The wet grass had soaked through every layer she was wearing. How did these people do this, again and again? She wanted to raise her head, wanted to do something. She wondered if her bowstring was wet. She wondered if she looked foolish, lying in long wet grass with her household knights all around her. I'll bet my mother never worried about looking foolish, she thought.
She heard them a long way off. Curiously, the first thing she heard was the dogs barking among the wagons, and then she heard the jingle of harnesses – the Sauromatae were great ones for chain-bits and cheekpieces, both of which made noise.
This was Ataelus's battle. She was barely a commander – she'd given permission for it and then he'd done all the rest. It stood to reason – this was his ground, where he'd led his band for five years, where he knew every fold and every hill. And the site was magnificent – a gentle bowl with knife-sharp ridges rising high and clear, the last high grass before the trees started at the great bend of the Tanais. The trees provided them with somewhere to run, and the tiny folds of the hills, each a dozen horse-lengths from the next, allowed Ataelus to hide a thousand riders in ground that appeared to be as empty as a tabletop.
Ataelus's plan depended on enemy arrogance.

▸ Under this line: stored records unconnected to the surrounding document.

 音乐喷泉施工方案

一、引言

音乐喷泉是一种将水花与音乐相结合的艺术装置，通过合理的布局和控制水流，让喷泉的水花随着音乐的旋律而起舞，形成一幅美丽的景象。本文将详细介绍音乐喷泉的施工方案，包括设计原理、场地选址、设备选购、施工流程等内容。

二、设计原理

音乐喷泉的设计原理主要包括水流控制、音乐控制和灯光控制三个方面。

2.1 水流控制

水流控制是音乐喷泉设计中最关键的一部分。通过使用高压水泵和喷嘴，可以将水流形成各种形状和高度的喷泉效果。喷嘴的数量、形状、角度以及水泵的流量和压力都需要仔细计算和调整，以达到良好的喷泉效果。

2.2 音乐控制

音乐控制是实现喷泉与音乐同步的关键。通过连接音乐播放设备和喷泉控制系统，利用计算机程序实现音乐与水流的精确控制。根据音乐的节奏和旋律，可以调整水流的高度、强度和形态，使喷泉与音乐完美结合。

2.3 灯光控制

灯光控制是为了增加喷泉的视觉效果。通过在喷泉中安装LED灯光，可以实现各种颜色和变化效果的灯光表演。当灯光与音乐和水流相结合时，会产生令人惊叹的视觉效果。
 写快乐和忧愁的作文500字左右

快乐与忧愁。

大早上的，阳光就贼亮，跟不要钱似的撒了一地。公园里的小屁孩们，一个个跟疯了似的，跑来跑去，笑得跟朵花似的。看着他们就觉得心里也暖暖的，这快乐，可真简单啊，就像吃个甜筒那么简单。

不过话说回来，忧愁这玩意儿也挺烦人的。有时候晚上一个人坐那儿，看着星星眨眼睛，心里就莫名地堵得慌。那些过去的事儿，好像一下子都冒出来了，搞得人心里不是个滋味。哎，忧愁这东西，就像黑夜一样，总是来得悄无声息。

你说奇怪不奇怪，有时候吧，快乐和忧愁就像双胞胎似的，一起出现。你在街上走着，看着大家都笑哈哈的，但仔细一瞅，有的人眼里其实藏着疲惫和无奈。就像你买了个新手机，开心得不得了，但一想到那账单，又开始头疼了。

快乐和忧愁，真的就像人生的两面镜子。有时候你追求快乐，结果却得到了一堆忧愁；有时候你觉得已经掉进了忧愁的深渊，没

He assumed that Upazan would have few outriders, and they would mainly be on the trade road – after all, this was ground that the Sakje hadn't contested against the Sauromatae in five years. And Ataelus had ordered that when they attacked, they should kill everything – everything. Every animal, every man. This, he said, was not just vengeance. It was the kind of blow they had to deal Upazan to win the war.
As Melitta listened to the sounds approaching, she wondered about Upazan – the man who had killed her father. Her mother had hated him, but never sworn vengeance. She had described him with contempt and yet some admiration. He was a skilled war leader, but a bad, greedy king, who ruled more by fear than by love.
While she had the image of her mother's stories of Upazan in her head, she saw a rider cross her own small ridge. He was no Upazan. He was – she was – a mere scout.
Not so arrogant. This one is far from the road and right in among us!
The girl was riding without seeing, letting her horse do the work as the beast picked its way down the slope towards Melitta's knights. Already, the horse was sniffing the air.
Melitta got her bow out of the gorytos by her side and thanked Artemis that she had lain on her right side. Gryphon twitched and the Sauromatae horse pricked its ears.